§ **TASK DETAILS**
Copy out the records below, switching each "balcony" to "terrace" and leaving everything else unchanged.

§ **TASK INPUT**
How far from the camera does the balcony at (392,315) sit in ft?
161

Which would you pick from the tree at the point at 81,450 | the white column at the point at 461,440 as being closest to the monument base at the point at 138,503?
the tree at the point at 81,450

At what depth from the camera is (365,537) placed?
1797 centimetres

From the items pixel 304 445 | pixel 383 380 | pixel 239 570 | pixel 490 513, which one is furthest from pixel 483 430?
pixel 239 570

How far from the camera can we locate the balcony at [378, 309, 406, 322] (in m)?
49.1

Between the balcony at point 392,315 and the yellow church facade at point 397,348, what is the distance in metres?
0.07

§ **TASK SOLUTION**
How far from the camera does the terrace at (392,315) sit in ft?
161

Which would you pick from the tree at the point at 81,450 | the white column at the point at 461,440 as being closest to the monument base at the point at 138,503?
the tree at the point at 81,450

At what depth from the camera is (365,537) placed?
1797 centimetres

From the items pixel 304 445 | pixel 383 380 | pixel 239 570 | pixel 490 513, which one is furthest from pixel 483 430?
pixel 239 570

How far from the camera can we locate the terrace at [378, 309, 406, 322] (in m)?
49.1

Between the terrace at point 392,315 and the yellow church facade at point 397,348, what is the distance in metres?
0.07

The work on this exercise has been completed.